# Given problem
With the pictures left out, reproduce exactly the lines running from the line with "How far away" to the last line of the material below.

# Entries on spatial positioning
......

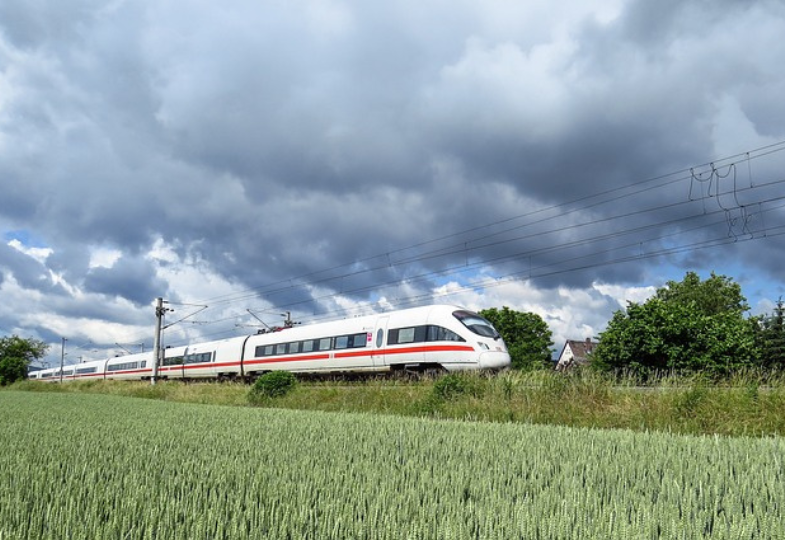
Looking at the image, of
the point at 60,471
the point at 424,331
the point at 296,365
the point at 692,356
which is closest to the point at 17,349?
the point at 296,365

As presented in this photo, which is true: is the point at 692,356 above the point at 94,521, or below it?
above

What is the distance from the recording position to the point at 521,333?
53188 mm

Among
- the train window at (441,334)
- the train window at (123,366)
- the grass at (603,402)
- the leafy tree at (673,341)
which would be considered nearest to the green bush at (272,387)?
the grass at (603,402)

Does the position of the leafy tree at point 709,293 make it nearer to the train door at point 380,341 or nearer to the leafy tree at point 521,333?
the leafy tree at point 521,333

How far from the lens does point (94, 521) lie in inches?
98.9

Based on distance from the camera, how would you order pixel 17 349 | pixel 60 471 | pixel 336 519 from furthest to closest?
pixel 17 349
pixel 60 471
pixel 336 519

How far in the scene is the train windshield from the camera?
1981 centimetres

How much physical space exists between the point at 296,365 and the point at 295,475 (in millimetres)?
23740

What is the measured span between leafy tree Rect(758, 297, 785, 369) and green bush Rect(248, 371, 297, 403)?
1632 inches

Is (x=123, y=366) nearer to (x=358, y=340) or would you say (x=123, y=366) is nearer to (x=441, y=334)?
(x=358, y=340)

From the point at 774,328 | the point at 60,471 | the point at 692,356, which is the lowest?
the point at 60,471

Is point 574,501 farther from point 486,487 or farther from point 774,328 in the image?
point 774,328

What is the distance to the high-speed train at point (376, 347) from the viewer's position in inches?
764

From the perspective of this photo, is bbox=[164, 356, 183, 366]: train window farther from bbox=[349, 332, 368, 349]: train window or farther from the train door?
the train door
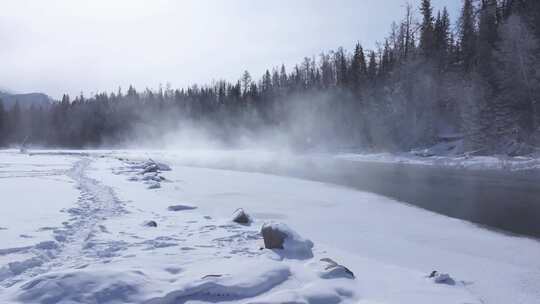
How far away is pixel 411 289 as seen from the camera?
587 centimetres

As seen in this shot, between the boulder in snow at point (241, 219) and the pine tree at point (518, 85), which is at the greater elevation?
the pine tree at point (518, 85)

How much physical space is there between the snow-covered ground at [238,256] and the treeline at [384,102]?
1163 inches

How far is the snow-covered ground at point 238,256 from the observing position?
522cm

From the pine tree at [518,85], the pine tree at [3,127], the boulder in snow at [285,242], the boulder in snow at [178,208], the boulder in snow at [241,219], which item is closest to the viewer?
the boulder in snow at [285,242]

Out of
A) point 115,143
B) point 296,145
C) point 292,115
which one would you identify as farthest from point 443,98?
point 115,143

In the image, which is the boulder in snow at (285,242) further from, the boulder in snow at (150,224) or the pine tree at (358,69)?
the pine tree at (358,69)

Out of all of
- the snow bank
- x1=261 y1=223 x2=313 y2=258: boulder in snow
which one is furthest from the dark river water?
the snow bank

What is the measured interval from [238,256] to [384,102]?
52781 millimetres

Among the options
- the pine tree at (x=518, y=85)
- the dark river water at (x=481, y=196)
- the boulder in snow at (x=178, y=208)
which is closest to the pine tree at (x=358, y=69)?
the pine tree at (x=518, y=85)

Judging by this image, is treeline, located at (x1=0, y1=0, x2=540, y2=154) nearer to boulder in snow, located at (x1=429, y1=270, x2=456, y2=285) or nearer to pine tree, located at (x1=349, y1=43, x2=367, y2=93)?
pine tree, located at (x1=349, y1=43, x2=367, y2=93)

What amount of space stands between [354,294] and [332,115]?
66.3m

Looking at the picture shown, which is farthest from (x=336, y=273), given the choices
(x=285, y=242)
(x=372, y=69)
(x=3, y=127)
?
(x=3, y=127)

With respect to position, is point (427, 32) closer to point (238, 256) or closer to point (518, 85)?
point (518, 85)

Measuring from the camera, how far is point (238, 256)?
719cm
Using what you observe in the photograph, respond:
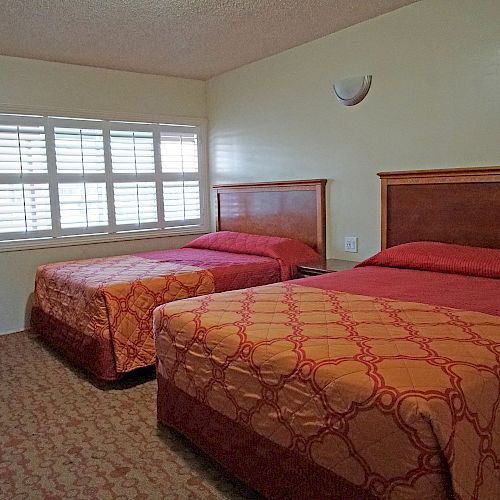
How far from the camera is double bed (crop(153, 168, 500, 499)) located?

......

# Worked solution
How far away is pixel 411 289 as seen from the camera?
587 centimetres

As seen in this shot, between the boulder in snow at point (241, 219) and the pine tree at point (518, 85), which is at the greater elevation?
the pine tree at point (518, 85)

How much physical space is there between the snow-covered ground at [238,256] and the treeline at [384,102]?
1163 inches

How far is the snow-covered ground at point 238,256 from the observing position?
522cm

From the pine tree at [518,85], the pine tree at [3,127], the boulder in snow at [285,242], the boulder in snow at [178,208], the boulder in snow at [241,219], which item is closest to the viewer?
the boulder in snow at [285,242]

Out of
A) point 115,143
B) point 296,145
C) point 292,115
which one would you identify as farthest from point 443,98?
point 115,143

In the image, which is the boulder in snow at (285,242) further from, the boulder in snow at (150,224) or the pine tree at (358,69)?
the pine tree at (358,69)

Out of all of
- the snow bank
- x1=261 y1=223 x2=313 y2=258: boulder in snow
which one is furthest from the dark river water?
the snow bank

What is the measured interval from [238,256] to [384,102]?
52781 millimetres

Among the options
- the pine tree at (x=518, y=85)
- the dark river water at (x=481, y=196)
- the boulder in snow at (x=178, y=208)
which is closest to the pine tree at (x=358, y=69)?
the pine tree at (x=518, y=85)

Judging by this image, is treeline, located at (x1=0, y1=0, x2=540, y2=154) nearer to boulder in snow, located at (x1=429, y1=270, x2=456, y2=285) or nearer to pine tree, located at (x1=349, y1=43, x2=367, y2=93)?
pine tree, located at (x1=349, y1=43, x2=367, y2=93)

What amount of space stands between [354,294] and [332,115]?
66.3m

Looking at the picture shown, which is farthest from (x=336, y=273), given the choices
(x=285, y=242)
(x=372, y=69)
(x=3, y=127)
?
(x=3, y=127)

With respect to position, is point (427, 32) closer to point (238, 256) or closer to point (518, 85)?
point (518, 85)

Measuring from the camera, how far is point (238, 256)?
719cm
Using what you observe in the photograph, respond:
How far from the camera is double bed (crop(153, 168, 500, 499)) located?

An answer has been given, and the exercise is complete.